Café Restaurante Casa de Martino
AtrásEl Café Restaurante Casa de Martino, situado en la calle de Jussepe Martínez, en pleno Casco Antiguo de Zaragoza, se presenta como una propuesta que va más allá de la simple gastronomía para ofrecer una experiencia impregnada de tradición y personalidad. Este establecimiento ha logrado consolidarse como uno de esos bares y restaurantes que evocan la cocina de siempre, la que se elabora sin prisas y con ingredientes de calidad, un refugio para quienes buscan sabores auténticos y un trato cercano.
Una Propuesta Gastronómica Basada en la Tradición
La oferta culinaria de Casa de Martino es una declaración de intenciones. Aquí, el protagonista es el recetario clásico, con platos que forman parte del imaginario colectivo aragonés y español. La filosofía del local se centra en la comida casera, servida en raciones notablemente generosas que aseguran la satisfacción del comensal. El menú del día, con un precio que ronda los 17€, es uno de sus mayores atractivos, ofreciendo una relación calidad-cantidad-precio que resulta difícil de igualar en la zona. Este menú es una excelente puerta de entrada para conocer la esencia de su cocina.
Entre los platos más celebrados por su clientela se encuentra, sin lugar a dudas, el ternasco de Aragón. Preparado con maestría, este plato insignia de la región se presenta tierno y sabroso, cumpliendo con las expectativas de los paladares más exigentes. Otras especialidades que reciben elogios constantes son las carrilleras, la fabada asturiana, contundente y llena de sabor, y entrantes como el tomate de Barbastro, que destaca por su calidad y dulzura. La carta, aunque no es excesivamente extensa, está cuidadosamente seleccionada para ofrecer lo mejor de la cocina tradicional, garantizando que cada elección sea un acierto.
El Toque Personal de Corita Viamonte
Lo que realmente distingue a Casa de Martino de otros restaurantes con encanto es la presencia y el alma de su propietaria, Corita Viamonte. Figura icónica de la canción y el cuplé en Aragón, Corita no es una mera anfitriona; es el corazón del restaurante. Su implicación es total, supervisando el servicio, atendiendo a las mesas y compartiendo anécdotas con los clientes, creando una atmósfera familiar y acogedora que muchos describen como "comer en casa".
Este carácter personal se traslada a la decoración del local. Las paredes están repletas de fotografías, carteles y recuerdos de la carrera artística de Corita Viamonte, convirtiendo el espacio en un pequeño museo homenaje a su trayectoria. Incluso dispone de una sala que emula un camerino, un detalle que sumerge al visitante en un ambiente nostálgico y único. Esta ambientación tan particular hace que la experiencia no sea solo culinaria, sino también cultural, ofreciendo un contexto que enriquece cada bocado.
Aspectos a Tener en Cuenta Antes de Visitar
A pesar de sus numerosas virtudes, existen ciertos puntos que los potenciales clientes deben considerar para que su experiencia sea óptima. En primer lugar, la popularidad del restaurante y su tamaño moderado hacen que sea casi imprescindible reservar con antelación, especialmente durante los fines de semana. Llegar sin reserva puede suponer no encontrar mesa disponible.
Otro aspecto a valorar es la oferta de postres. Mientras que los platos principales son elaborados y abundantes, la selección de postres es más sencilla, centrándose principalmente en fruta de temporada o helado. Aquellos que busquen un final de comida con repostería sofisticada pueden encontrar esta parte del menú algo limitada, aunque la calidad de la fruta, como el melón mencionado por algunos clientes, suele ser excelente.

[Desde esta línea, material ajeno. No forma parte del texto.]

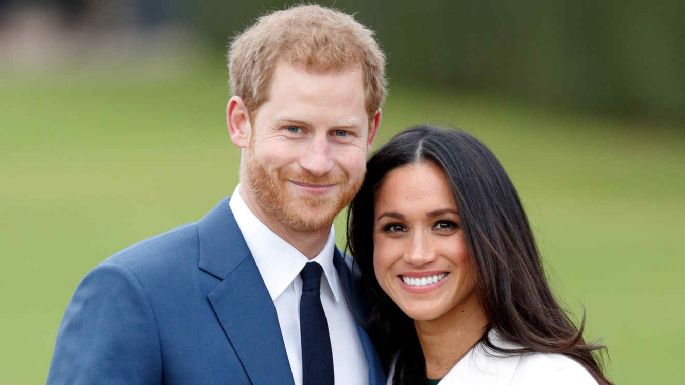 Meghan Markle y el príncipe Harry tendrán su propio podcast en Spotify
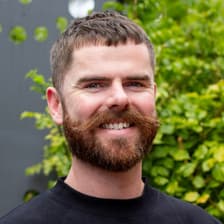 Profile picture for Sean grealy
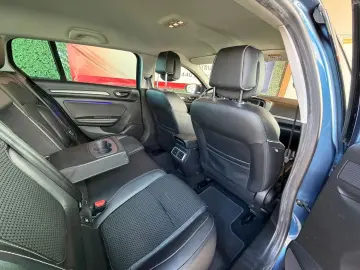 Renault Megane Gen-Iv-2016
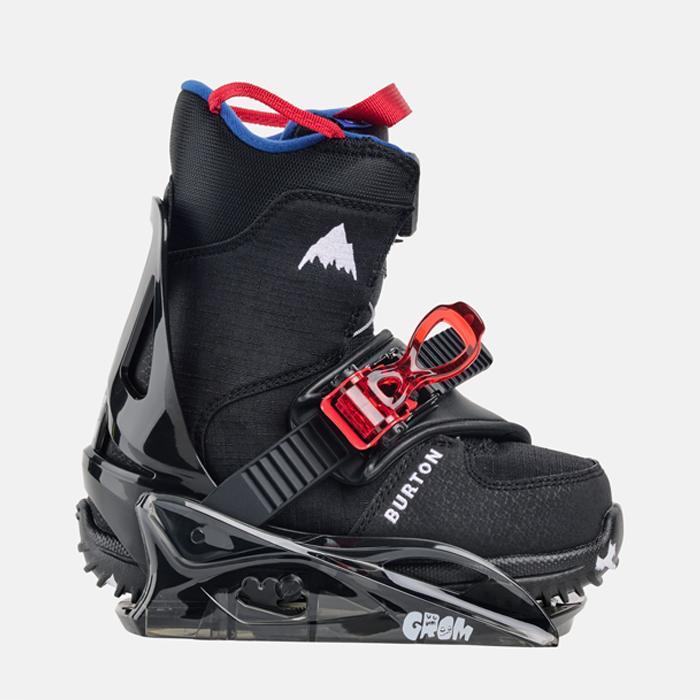 BURTON スノーボード バインディング ビンディング バートン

Información Práctica y Accesibilidad
Es importante señalar que el establecimiento no cuenta con acceso adaptado para personas con movilidad reducida, una limitación a tener en cuenta para algunos visitantes. En cuanto a los horarios, Casa de Martino enfoca su servicio principalmente a las comidas del mediodía, abriendo de martes a domingo en esa franja horaria. Las noches de los viernes y sábados también ofrecen servicio de cenas, ampliando las opciones para disfrutar de su propuesta. El local permanece cerrado los lunes, por lo que es conveniente planificar la visita en consecuencia.
En definitiva, Casa de Martino no es un lugar para quienes buscan innovación culinaria de vanguardia o un entorno minimalista. Es, por el contrario, el destino ideal para quienes valoran la comida casera bien ejecutada, las porciones generosas y un ambiente con una historia que contar. Es uno de esos bares y restaurantes que dejan huella, no solo por el sabor de sus platos como el ternasco de Aragón, sino por la calidez de un trato que convierte a los clientes en invitados. Una opción muy recomendable para saber dónde comer en Zaragoza si se busca autenticidad y una excelente relación calidad-precio en un entorno verdaderamente singular.